I won’t give you an update on the crisis in Calais, I’m sure you’re already well aware of it, instead I will try to paint a picture of the incredible working of the warehouse kitchen. Established in December 2015, the industrially sized kitchen runs 7 days a week (sometimes for over 12 hours a day). It is attached to the warehouse of L’Auberge des Migrants and also worked with the charity to set up smaller kitchens in cafes inside the Jungle. The food, which is nearly always vegan, is unbelievably delicious, comforting and nutritious. The chefs always aim to make food which would remind people living in the camp of home; they have an entire wall dedicated to storing more spices than you could imagine.

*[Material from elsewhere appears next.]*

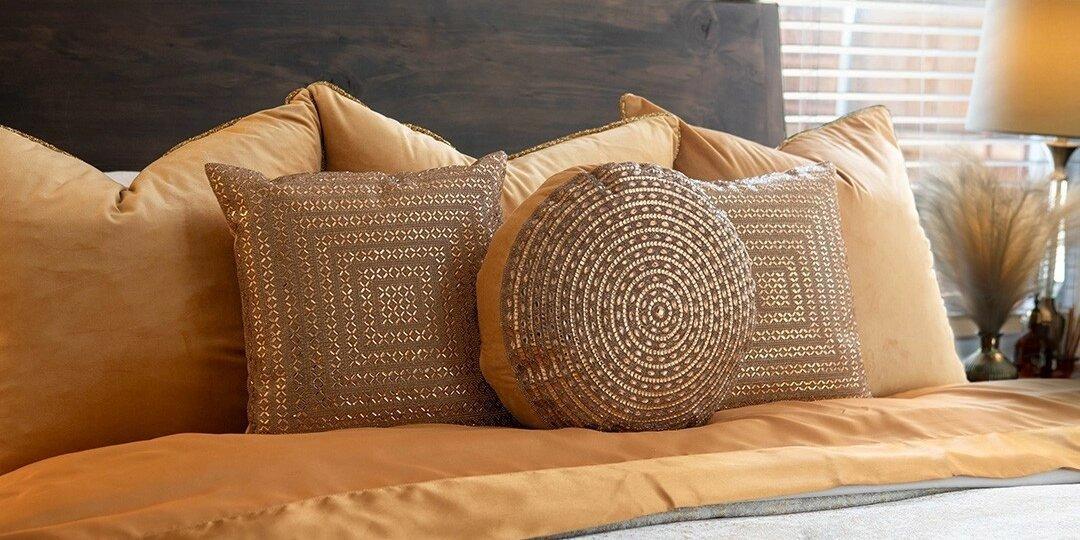 coussins&amp;&#x23;x20&#x3B;carr&amp;&#x23;xE9&#x3B;s&amp;&#x23;x20&#x3B;et&amp;&#x23;x20&#x3B;ronds&amp;&#x23;x20&#x3B;dor&amp;&#x23;xE9&#x3B;s&amp;&#x23;x20&#x3B;en&amp;&#x23;x20&#x3B;strass&amp;&#x23;x20&#x3B;sur&amp;&#x23;x20&#x3B;literie&amp;&#x23;x20&#x3B;en&amp;&#x23;x20&#x3B;velours&amp;&#x23;x20&#x3B;dor&amp;&#x23;xE9&#x3B;&amp;&#x23;x20&#x3B;dans&amp;&#x23;x20&#x3B;une&amp;&#x23;x20&#x3B;chambre&amp;&#x23;x20&#x3B;&amp;&#x23;xE9&#x3B;l&amp;&#x23;xE9&#x3B;gante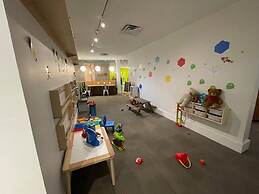 Newly Room in Cozy Hotel With Super Location Parks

The day kicks off around 8.30 am with the meticulous washing of the rice. Huge vats of rice are soaked in water, which is changed three times as the rice is poured between containers through giant sieve spoons which catch the grains. The soaking means that, even though the cooking pots it are so enormous that you could sit in them, the rice cooks in 10 minutes. The soaking also removes most of the starch, leaving the rice perfectly fluffy even after a vigorous stirring. The chef’s magic touch is to drizzle through a combination of varying spices (cumin, sumac, cardamon or cloves) cooked in olive oil. I will always be in total awe of this industrial process, and slightly embarrassed to think of the many times that I’ve allowed rice to go starchy or stick to the bottom of the pan.
This generally takes most of the morning and is done whilst an army of peelers and choppers prepare the vegetables for the 16 salads. Hundreds of lettuces, chicories, tomatoes, cauliflowers, carrots, onions and peppers are chopped very particularly (Ugo would occasionally grab your knife and offer his professional chopping advice), mixed together and lovingly dressed by a cauldron of homemade, inventive salad dressing. After the salads are made, the rest of the afternoon is spent peeling onions, garlic and veg for the next days meal.
The main event of the meal is normally a type of vegan beany curry which is started the previous afternoon and mixed and reheated the following morning. A varying combination of boiled vats of either fava beans (dried broad beans), chickpeas, lentils, potatoes or kidney beans form the protein element of the meal. The curry base cooks simultaneously in the afternoon and consists of, for want of a better way to put it, a heck of a lot of whole garlic cloves and sliced onions, spiced with cumin seeds, coriander seeds and chili. The onions are added gradually and cooked for hours and hours (seemingly an eternity when you’re stirring them) until they break down and form the base of the curry. Depending on donations, sometimes fresh spinach or herbs are also added. Once the chefs made a baked tuna pasta with parsley and olives, and despite my determined disgust for (verging on totally allergic aversion of) tinned tuna, I ate and enjoyed it!
Nothing is skimped on, often there would be spiced cous cous or roasted turmeric potatoes accompanying the rice. As a treat there might be humous or a warmly spiced tomato sauce on the side. I remember the warming feeling that those meals gave me every day in the warehouse, therefore I know that all at RCK’s continued efforts to supply refugees around France with food are valued beyond words.